Ingrédients (pour 4 personnes) : 
2 belles côtes de porc kintoa
une trentaine de choux de Bruxelles
un demi-litre de jus de veau
une grosse poignée de lardons fumés de qualité
quelques tranches de lard de Colonnata
une tête d'ail
QS beurre, sel, poivre

Préparation : 
Une viande d'une telle qualité mérite une cuisson qui la mette en valeur sans la durcir. La meilleure pour moi est celle à basse température, mais pas sous vide : le sous-vide, s'il est confortable et parfait en termes de texture, est le grand perdant du goût. Dans la mesure du possible il vaut donc mieux tirer parti du four, à l'aide d'une sonde et d'un thermomètre de four pour s'assurer de la bonne température.
Préchauffer le four à 80°. Sortir la viande une heure à l'avance afin de la monter à température ambiante.
La déposer sur une plaque ou dans un plat, installer la sonde à cœur et la régler sur 58°. Enfourner les côtes.
Pendant ce temps, faire revenir les lardons fumés dans une poêle à sec.
Corser le jus de veau en le faisant réduire lentement avec la moitié des lardons et les gousses d'ail écrasées (pas besoin de les éplucher), ainsi qu'un demi-oignon émincé et un bouquet garni. Le filtrer et réserver au chaud.
Laver les choux de Bruxelles, couper légèrement leur base, ôter les éventuelles feuilles abîmées et les tremper dans de l'eau vinaigrée durant dix minutes. Les blanchir une première fois dans de l'eau bouillante salée durant 5 minutes. Jeter l'eau, la renouveler, et recommencer l'opération durant une dizaine de minutes à peine (ils doivent être encore un peu fermes). Récupérer les petites feuilles qui se sont détachées et mettre le tout dans de l'eau glacée.
Déposer les choux égouttés dans la poêle avec le reste des lardons, et les faire revenir doucement quelques minutes. Ôter les lardons, baisser le feu et ajouter un bon morceau de beurre pour enrober les choux. Réserver.

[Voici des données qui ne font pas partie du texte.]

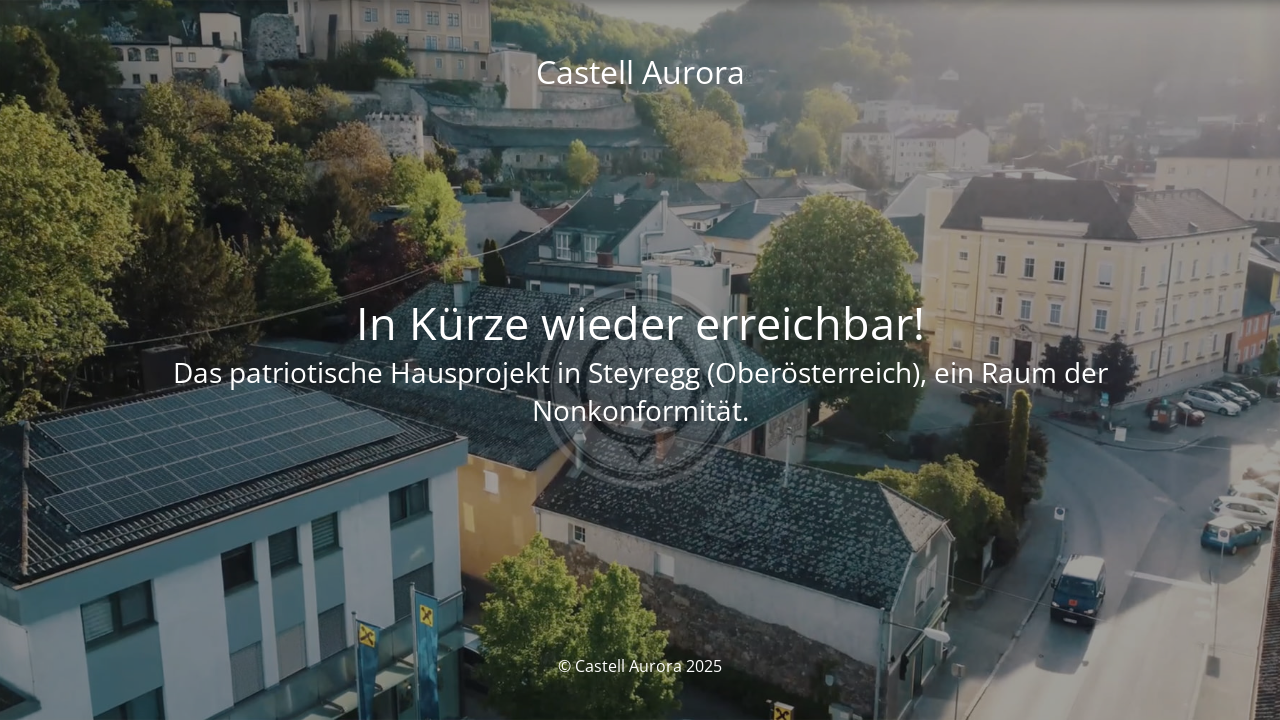

--- FILE ---
content_type: text/html; charset=UTF-8
request_url: https://castellaurora.info/?time=month&dy=8&month=5
body_size: 1168
content:
<!DOCTYPE html>
<html lang="de">
<head>
	<meta charset="UTF-8" />
	<title>Castell Aurora</title>	<link rel="icon" href="https://castellaurora.info/wp-content/uploads/2022/03/cropped-castell-32x32.png" sizes="32x32" />
<link rel="icon" href="https://castellaurora.info/wp-content/uploads/2022/03/cropped-castell-192x192.png" sizes="192x192" />
<link rel="apple-touch-icon" href="https://castellaurora.info/wp-content/uploads/2022/03/cropped-castell-180x180.png" />
<meta name="msapplication-TileImage" content="https://castellaurora.info/wp-content/uploads/2022/03/cropped-castell-270x270.png" />
	<meta name="viewport" content="width=device-width, maximum-scale=1, initial-scale=1, minimum-scale=1">
	<meta name="description" content="Das patriotische Hausprojekt in Steyregg (Oberösterreich), ein Raum der Nonkonformität."/>
	<meta http-equiv="X-UA-Compatible" content="" />
	<meta property="og:site_name" content="Castell Aurora - Das patriotische Hausprojekt in Steyregg (Oberösterreich), ein Raum der Nonkonformität."/>
	<meta property="og:title" content="Castell Aurora"/>
	<meta property="og:type" content="Maintenance"/>
	<meta property="og:url" content="https://castellaurora.info"/>
	<meta property="og:description" content="Das patriotische Hausprojekt in Steyregg (Oberösterreich), ein Raum der Nonkonformität."/>
		<link rel="profile" href="http://gmpg.org/xfn/11" />
	<link rel="pingback" href="https://castellaurora.info/xmlrpc.php" />
	<link rel='stylesheet' id='mtnc-style-css' href='https://castellaurora.info/wp-content/plugins/maintenance/load/css/style.css' media='all' />
<link rel='stylesheet' id='mtnc-fonts-css' href='https://castellaurora.info/wp-content/plugins/maintenance/load/css/fonts.css' media='all' />
<style type="text/css">body {background-color: #111111}.preloader {background-color: #111111}body {font-family: Open Sans; }.site-title, .preloader i, .login-form, .login-form a.lost-pass, .btn-open-login-form, .site-content, .user-content-wrapper, .user-content, footer, .maintenance a{color: #ffffff;} a.close-user-content, #mailchimp-box form input[type="submit"], .login-form input#submit.button  {border-color:#ffffff} input[type="submit"]:hover{background-color:#ffffff} input:-webkit-autofill, input:-webkit-autofill:focus{-webkit-text-fill-color:#ffffff} body &gt; .login-form-container{background-color:#111111}.btn-open-login-form{background-color:#111111}input:-webkit-autofill, input:-webkit-autofill:focus{-webkit-box-shadow:0 0 0 50px #111111 inset}input[type='submit']:hover{color:#111111} #custom-subscribe #submit-subscribe:before{background-color:#111111} </style>    
    <!--[if IE]><script type="text/javascript" src="https://castellaurora.info/wp-content/plugins/maintenance/load/js/jquery.backstretch.min.js"></script><![endif]--><link rel="stylesheet" href="https://fonts.bunny.net/css?family=Open%20Sans:300,300italic,regular,italic,600,600italic,700,700italic,800,800italic:300"></head>

<body class="maintenance ">

<div class="main-container">
	<div class="preloader"><i class="fi-widget" aria-hidden="true"></i></div>	<div id="wrapper">
		<div class="center logotype">
			<header>
				<div class="logo-box istext" rel="home"><h1 class="site-title">Castell Aurora</h1></div>			</header>
		</div>
		<div id="content" class="site-content">
			<div class="center">
                <h2 class="heading font-center" style="font-weight:300;font-style:normal">In Kürze wieder erreichbar!</h2><div class="description" style="font-weight:300;font-style:normal"><h3>Das patriotische Hausprojekt in Steyregg (Oberösterreich), ein Raum der Nonkonformität.</h3></div>			</div>
		</div>
	</div> <!-- end wrapper -->
	<footer>
		<div class="center">
			<div style="font-weight:300;font-style:normal">© Castell Aurora 2025</div>		</div>
	</footer>
					<picture class="bg-img">
						<img class="skip-lazy" src="https://castellaurora.info/wp-content/uploads/2022/03/hintergrund-bild-castell-aurora-steyregg-linz.jpg">
		</picture>
	</div>

<script src="https://castellaurora.info/wp-includes/js/jquery/jquery.min.js" id="jquery-core-js"></script>
<script src="https://castellaurora.info/wp-includes/js/jquery/jquery-migrate.min.js" id="jquery-migrate-js"></script>
<script id="_frontend-js-extra">
var mtnc_front_options = {"body_bg":"https://castellaurora.info/wp-content/uploads/2022/03/hintergrund-bild-castell-aurora-steyregg-linz.jpg","gallery_array":[],"blur_intensity":"5","font_link":["Open Sans:300,300italic,regular,italic,600,600italic,700,700italic,800,800italic:300"]};
//# sourceURL=_frontend-js-extra
</script>
<script src="https://castellaurora.info/wp-content/plugins/maintenance/load/js/jquery.frontend.js" id="_frontend-js"></script>

</body>
</html>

Quand les côtes ont atteint 58°, les sortir du four et les faire revenir des deux côtés dans du beurre mousseux afin de dorer leur surface. Ajouter les tranches fines de colonnata jusqu'à ce qu'il devienne complètement transparent (c'est très rapide).


Dressage :
Trancher la viande après l'avoir laissée reposer une dizaine de minutes entre deux assiettes, la déposer dans l'assiette avec les choux, ajouter le lard de Colonnata et les petites feuilles pour la couleur. Terminer avec un cordon de jus.